Related to this is doing other work that includes a campsite as part of the compensation. Selling advertising for one of the companies that does the campground maps is one example. While you are preparing the map and selling ads for it, you stay free at the park. Another example is working for Amazon.com during their peak seasons, for an hourly wage, and receiving a free campground site, as well. Some temporary workers, such as travel nurses, receive a paid RV site as part of their contract.
Working at the RV resort may be the best way to make staying at luxury resorts feasible for the economy minded RVer. It requires time and effort on your part. It requires that you commit and give up some of your travel freedom. But, how else can the average RVer stay at resorts that cost over $1500 a month, without taking a dime from his budget?
There are other ways to save on your campground costs, ways that don't involve employment.
RV parks often give discounts to RVers who pay by the week, month, or season. A few have annual rates. You can sometimes pay to stay for a month, leave after two weeks, and still save money over what you would have by paying the daily rate.
Clubs offer discounts. Along with camping and travel club members, members of other organizations can receive discounts. With some campgrounds and some clubs, it is as easy as mentioning you are a club member. Most ask to see your club membership card. Some have numerous rules and stipulations. Before checking in to a campground, ask what club discounts they offer. Camping clubs can also be good for discounts on propane, gasoline, diesel fuel, camping supplies, and various other goods and services RVers use. With many clubs, the discount ranges from 10 to 20 percent off the regular rates.

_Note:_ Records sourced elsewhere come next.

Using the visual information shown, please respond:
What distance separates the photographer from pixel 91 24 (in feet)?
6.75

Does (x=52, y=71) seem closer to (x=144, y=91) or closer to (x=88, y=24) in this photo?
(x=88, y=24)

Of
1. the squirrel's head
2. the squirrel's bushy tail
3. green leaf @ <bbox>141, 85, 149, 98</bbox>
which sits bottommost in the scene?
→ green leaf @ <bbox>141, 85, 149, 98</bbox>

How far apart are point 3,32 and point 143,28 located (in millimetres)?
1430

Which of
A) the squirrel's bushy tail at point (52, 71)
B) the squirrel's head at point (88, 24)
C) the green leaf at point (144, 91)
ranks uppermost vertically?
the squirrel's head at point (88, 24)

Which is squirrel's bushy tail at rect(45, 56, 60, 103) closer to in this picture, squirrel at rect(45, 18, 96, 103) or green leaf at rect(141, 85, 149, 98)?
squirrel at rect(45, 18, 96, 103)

That savings adds up.
Clubs specifically designed to give campground discounts, though, may offer discounts of 50 percent or more. These deep discount clubs advertise half-price camping, $10 a night camping, or pay for one night and get the next night free camping. The annual membership fees for these can be surprisingly reasonable. They are only a good deal if they have parks where you will use them.
A caveat to club memberships: Beware of those that have high buy-in costs, annual maintenance fees, or other excessive charges. Some clubs require you buy into a home park and pay related expenses. These clubs may save you money in the long run, if you use them a great deal, but that is a big "if." If you are going to recap a several thousand dollar initial investment, you are going to need to stay in those parks many nights.

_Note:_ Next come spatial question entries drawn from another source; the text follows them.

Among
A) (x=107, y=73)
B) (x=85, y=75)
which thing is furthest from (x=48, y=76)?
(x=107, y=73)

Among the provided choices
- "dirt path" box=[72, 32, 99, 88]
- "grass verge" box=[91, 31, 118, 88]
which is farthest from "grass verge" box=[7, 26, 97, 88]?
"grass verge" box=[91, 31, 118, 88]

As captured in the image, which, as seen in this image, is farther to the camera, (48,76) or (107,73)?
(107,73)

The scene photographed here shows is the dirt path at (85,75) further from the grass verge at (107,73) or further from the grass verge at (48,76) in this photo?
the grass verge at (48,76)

Another way to cut your campground cost is to stay at parks that have the amenities you use. This may mean staying at a barebones, basic park. If you aren't going to use the swimming pool, attend the nightly entertainment, or take part in the daily planned activities, there may be no reason to stay at a park with all those amenities. On the other hand, if intend to golf, you may save money staying at a campground that includes use of the golf course. If you are a fisherman, you may save by staying at a campground with a private lake that doesn't require an out of state fishing license, or that includes use of the boat dock.
If you don't need a full-service, full-hook up RV site, why pay for one? Look for campgrounds that have tiered rates, based on what utility hook-ups and amenities you use.
A higher priced site may be the best deal for you, if you use what comes with it. If it includes cable TV and your family watches a lot of television for entertainment, that could be a savings. If you need an Internet connection and the park offers free wi-fi, so you don't need to spend time and money to find it elsewhere, that can be a savings. If you are a heavy user of electrical appliances -- water heater, refrigerator, clothes washer and dryer, air conditioners, ice makers, extensive electronic equipment, electric cooktops -- you'll benefit by having electricity included in your flat RV site rate.
If your rig is self-contained and you don't need or use campground utilities, you can save by staying at parks with tiered rates. Choose a site with only what you need. A dry camping site can cost less than half of the price of a FHU site.
If you are conservative with your electrical use, you can save considerable amounts by staying at campgrounds that meter your electrical use and charge you only for the kilowatts you use.
A campground directory is an easy way to find a campground. It may not be the best way to find a low cost campground. Many of the smaller parks do not pay to advertise in campground guides. They instead rely on word of mouth and online listings, passing the savings on to RVers in the form of lower campsite rates. Network with friends and ask for campground referrals and recommendations when shopping elsewhere in the community.
If you are lucky or diligent, you may be able to combine two or more of these campground cost saving techniques. As you spend more time on the road, you'll figure out which ones work best for you. You'll likely find that you save the most by using a variety of these cost cutting tips, depending on where and how you are RVing.